### YOUR GOAL
Find the line containing "Is the nearer", then output it and every line after it through the end of the listing below, exactly as written.

### SUPPLIED DATA
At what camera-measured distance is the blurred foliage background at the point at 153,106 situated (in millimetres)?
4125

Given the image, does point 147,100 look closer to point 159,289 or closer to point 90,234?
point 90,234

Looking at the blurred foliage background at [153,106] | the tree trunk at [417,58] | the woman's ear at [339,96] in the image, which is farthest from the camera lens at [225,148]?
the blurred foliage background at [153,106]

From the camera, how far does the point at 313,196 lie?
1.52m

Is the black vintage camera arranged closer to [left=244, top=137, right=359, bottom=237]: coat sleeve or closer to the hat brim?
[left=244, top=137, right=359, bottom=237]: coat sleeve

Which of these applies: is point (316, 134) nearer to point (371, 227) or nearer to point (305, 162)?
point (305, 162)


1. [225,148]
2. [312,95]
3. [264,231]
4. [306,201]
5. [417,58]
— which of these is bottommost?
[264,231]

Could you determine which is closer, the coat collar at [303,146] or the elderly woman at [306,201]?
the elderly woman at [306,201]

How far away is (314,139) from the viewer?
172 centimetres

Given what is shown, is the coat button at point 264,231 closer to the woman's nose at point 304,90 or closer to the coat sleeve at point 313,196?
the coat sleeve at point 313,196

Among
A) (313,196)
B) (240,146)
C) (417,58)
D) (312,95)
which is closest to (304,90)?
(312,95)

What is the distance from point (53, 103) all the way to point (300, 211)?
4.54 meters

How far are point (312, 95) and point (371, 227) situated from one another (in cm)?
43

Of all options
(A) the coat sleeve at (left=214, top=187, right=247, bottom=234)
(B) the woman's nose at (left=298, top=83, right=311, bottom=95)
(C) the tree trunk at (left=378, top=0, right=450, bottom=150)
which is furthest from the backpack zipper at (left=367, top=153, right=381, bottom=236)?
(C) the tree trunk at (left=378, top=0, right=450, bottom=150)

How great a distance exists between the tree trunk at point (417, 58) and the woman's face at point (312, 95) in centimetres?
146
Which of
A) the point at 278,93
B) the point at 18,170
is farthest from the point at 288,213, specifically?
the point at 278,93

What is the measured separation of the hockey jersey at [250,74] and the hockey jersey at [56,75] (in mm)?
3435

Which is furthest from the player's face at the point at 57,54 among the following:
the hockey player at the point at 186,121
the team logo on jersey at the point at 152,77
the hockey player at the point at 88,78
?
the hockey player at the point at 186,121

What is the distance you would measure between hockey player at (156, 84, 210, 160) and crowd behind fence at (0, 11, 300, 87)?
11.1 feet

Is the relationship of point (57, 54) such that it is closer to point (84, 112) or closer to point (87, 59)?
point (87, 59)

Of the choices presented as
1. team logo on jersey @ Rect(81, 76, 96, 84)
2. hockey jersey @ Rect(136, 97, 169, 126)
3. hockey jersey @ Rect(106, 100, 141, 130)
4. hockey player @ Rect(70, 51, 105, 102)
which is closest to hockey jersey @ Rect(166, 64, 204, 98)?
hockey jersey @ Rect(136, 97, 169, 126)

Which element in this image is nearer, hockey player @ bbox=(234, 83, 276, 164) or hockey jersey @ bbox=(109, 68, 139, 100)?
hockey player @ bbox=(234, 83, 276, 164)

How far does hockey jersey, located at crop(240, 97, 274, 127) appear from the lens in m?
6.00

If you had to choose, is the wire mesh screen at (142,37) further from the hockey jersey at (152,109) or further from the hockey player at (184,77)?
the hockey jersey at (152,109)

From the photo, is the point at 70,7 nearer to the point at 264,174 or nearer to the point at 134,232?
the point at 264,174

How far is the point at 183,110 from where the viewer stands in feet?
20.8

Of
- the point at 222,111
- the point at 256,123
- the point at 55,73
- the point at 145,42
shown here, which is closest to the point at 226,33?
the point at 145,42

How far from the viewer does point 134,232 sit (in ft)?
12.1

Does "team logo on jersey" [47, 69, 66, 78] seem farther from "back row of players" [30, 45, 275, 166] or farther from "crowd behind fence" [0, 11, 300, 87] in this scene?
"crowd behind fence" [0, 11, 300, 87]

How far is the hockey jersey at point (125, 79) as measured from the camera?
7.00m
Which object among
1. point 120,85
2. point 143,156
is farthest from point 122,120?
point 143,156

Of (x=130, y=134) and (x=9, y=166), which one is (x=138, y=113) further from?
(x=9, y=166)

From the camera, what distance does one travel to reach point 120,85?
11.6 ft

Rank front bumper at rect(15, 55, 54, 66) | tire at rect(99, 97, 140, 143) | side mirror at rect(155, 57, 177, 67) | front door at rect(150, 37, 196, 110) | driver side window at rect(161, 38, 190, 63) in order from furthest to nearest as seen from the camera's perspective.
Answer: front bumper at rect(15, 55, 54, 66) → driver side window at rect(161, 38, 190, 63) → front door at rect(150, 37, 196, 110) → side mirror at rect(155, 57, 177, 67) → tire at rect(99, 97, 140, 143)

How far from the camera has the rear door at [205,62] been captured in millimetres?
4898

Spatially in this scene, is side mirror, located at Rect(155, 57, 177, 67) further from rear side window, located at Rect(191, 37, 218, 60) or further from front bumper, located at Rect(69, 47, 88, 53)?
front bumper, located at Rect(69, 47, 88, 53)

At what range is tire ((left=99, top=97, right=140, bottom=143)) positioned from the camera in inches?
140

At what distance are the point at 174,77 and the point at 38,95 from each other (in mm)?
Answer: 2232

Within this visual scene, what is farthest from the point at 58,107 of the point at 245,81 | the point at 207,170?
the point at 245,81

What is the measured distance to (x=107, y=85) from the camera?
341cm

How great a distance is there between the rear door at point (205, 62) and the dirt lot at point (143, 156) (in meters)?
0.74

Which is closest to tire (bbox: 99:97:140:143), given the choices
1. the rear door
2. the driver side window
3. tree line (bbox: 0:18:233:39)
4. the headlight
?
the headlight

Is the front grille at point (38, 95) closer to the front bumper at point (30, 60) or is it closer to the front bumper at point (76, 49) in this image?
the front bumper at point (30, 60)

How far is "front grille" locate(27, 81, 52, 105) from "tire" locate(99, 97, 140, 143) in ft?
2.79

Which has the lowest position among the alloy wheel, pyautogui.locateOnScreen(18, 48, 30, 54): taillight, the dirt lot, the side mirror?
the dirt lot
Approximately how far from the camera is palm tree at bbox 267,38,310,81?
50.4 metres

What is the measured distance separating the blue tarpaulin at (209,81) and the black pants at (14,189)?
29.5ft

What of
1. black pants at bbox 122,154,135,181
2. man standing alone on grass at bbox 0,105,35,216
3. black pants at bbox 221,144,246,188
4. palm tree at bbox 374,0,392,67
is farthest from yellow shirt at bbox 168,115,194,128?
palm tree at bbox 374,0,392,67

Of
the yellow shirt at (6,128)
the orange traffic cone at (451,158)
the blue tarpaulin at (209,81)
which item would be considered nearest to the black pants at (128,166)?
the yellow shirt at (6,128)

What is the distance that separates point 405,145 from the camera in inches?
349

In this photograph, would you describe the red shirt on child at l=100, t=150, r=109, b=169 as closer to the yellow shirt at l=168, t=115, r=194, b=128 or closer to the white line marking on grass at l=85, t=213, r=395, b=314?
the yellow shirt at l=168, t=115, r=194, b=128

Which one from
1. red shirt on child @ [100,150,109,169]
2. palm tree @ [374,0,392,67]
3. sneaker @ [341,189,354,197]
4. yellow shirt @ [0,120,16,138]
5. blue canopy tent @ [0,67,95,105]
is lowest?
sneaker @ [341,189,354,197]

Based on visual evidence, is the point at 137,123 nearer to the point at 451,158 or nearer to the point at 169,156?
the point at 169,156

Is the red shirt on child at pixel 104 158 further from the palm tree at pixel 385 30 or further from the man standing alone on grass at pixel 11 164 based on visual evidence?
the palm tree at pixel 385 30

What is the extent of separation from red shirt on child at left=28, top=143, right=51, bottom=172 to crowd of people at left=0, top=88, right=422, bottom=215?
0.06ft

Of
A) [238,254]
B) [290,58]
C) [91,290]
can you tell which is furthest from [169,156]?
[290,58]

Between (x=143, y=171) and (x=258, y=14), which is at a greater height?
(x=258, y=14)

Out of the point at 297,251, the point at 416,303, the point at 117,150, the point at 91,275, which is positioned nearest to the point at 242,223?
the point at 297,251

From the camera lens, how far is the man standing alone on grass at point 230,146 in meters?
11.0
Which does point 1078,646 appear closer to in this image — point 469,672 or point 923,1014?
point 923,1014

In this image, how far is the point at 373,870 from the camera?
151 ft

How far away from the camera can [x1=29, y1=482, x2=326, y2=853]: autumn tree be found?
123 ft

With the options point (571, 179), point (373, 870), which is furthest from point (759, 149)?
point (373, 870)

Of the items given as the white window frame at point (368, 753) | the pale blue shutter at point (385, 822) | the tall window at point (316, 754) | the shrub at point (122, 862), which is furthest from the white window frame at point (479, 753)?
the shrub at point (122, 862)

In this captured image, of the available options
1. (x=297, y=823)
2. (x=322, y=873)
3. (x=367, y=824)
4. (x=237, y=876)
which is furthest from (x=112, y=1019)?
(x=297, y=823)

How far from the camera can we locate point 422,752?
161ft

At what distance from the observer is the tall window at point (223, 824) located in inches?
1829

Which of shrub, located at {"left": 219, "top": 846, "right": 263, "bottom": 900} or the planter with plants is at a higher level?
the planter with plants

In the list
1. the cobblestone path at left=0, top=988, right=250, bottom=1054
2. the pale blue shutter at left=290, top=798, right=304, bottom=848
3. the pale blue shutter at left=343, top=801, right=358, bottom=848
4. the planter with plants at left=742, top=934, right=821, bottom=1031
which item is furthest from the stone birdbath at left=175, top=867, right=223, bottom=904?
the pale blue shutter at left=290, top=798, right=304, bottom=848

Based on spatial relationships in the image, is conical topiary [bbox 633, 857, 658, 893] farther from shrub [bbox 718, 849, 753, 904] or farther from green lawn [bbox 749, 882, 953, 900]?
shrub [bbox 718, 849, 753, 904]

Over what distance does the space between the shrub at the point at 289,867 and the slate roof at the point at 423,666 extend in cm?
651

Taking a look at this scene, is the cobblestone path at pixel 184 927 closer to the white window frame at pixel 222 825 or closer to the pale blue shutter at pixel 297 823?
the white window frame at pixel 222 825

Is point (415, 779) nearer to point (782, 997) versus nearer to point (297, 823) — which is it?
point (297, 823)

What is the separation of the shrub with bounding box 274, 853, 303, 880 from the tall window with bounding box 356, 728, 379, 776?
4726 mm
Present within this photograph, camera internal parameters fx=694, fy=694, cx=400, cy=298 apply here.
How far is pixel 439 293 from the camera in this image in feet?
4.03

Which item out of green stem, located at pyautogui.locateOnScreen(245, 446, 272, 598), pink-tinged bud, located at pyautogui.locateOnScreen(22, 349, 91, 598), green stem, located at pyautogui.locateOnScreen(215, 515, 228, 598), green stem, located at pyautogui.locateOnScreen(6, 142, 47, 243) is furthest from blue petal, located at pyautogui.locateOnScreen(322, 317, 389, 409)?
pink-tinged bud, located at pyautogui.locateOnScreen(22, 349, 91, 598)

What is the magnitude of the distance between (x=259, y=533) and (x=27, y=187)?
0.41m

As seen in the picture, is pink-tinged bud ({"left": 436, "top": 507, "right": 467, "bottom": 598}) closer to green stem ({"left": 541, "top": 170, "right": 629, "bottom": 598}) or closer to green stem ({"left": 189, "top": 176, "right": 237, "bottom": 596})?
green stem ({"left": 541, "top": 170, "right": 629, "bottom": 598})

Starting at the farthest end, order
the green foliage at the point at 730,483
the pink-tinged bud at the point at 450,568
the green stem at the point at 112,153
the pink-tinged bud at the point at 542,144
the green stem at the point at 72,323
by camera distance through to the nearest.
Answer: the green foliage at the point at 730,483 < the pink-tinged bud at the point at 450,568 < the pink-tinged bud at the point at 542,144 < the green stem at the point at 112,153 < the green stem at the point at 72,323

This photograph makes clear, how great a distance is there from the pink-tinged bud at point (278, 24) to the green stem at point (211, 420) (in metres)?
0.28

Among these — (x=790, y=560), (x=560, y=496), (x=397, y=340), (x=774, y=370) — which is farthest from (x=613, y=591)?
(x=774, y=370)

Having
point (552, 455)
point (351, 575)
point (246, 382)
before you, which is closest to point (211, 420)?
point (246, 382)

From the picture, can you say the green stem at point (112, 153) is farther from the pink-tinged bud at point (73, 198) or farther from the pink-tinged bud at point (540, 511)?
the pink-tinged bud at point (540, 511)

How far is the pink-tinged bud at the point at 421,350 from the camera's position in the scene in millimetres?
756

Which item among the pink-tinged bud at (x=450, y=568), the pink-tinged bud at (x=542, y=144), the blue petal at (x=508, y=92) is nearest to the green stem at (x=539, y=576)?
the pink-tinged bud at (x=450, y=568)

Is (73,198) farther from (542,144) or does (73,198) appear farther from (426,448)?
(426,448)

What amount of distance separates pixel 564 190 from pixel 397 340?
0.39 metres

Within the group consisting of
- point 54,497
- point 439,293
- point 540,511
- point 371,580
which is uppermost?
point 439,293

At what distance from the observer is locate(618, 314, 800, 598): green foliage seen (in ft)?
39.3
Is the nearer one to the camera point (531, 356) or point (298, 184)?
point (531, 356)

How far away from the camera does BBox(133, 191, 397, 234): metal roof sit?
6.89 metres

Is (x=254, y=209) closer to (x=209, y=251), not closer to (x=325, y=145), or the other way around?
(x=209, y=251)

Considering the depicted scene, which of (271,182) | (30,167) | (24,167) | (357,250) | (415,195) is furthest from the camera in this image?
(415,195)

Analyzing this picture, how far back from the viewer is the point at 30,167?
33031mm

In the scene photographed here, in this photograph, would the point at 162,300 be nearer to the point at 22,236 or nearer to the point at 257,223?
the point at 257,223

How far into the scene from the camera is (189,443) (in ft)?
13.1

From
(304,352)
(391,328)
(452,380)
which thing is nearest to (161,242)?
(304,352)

### RESPONSE TO THE EXERCISE
Is the nearer one to the camera point (531, 356) or point (298, 184)?
point (531, 356)

How far away from the camera does BBox(133, 191, 397, 234): metal roof sit?
6.89 metres

Is (x=254, y=209) closer to (x=209, y=251), not closer to (x=325, y=145), or the other way around?
(x=209, y=251)

Considering the depicted scene, which of (271,182) | (30,167) | (24,167) | (357,250) | (415,195) is furthest from the camera in this image?
(415,195)

Analyzing this picture, how far back from the viewer is the point at 30,167?
33031mm

In the scene photographed here, in this photograph, would the point at 162,300 be nearer to the point at 22,236 or nearer to the point at 257,223?
the point at 257,223

How far into the scene from the camera is (189,443) (in ft)?
13.1

From
(304,352)
(391,328)
(452,380)
which thing is nearest to (161,242)?
(304,352)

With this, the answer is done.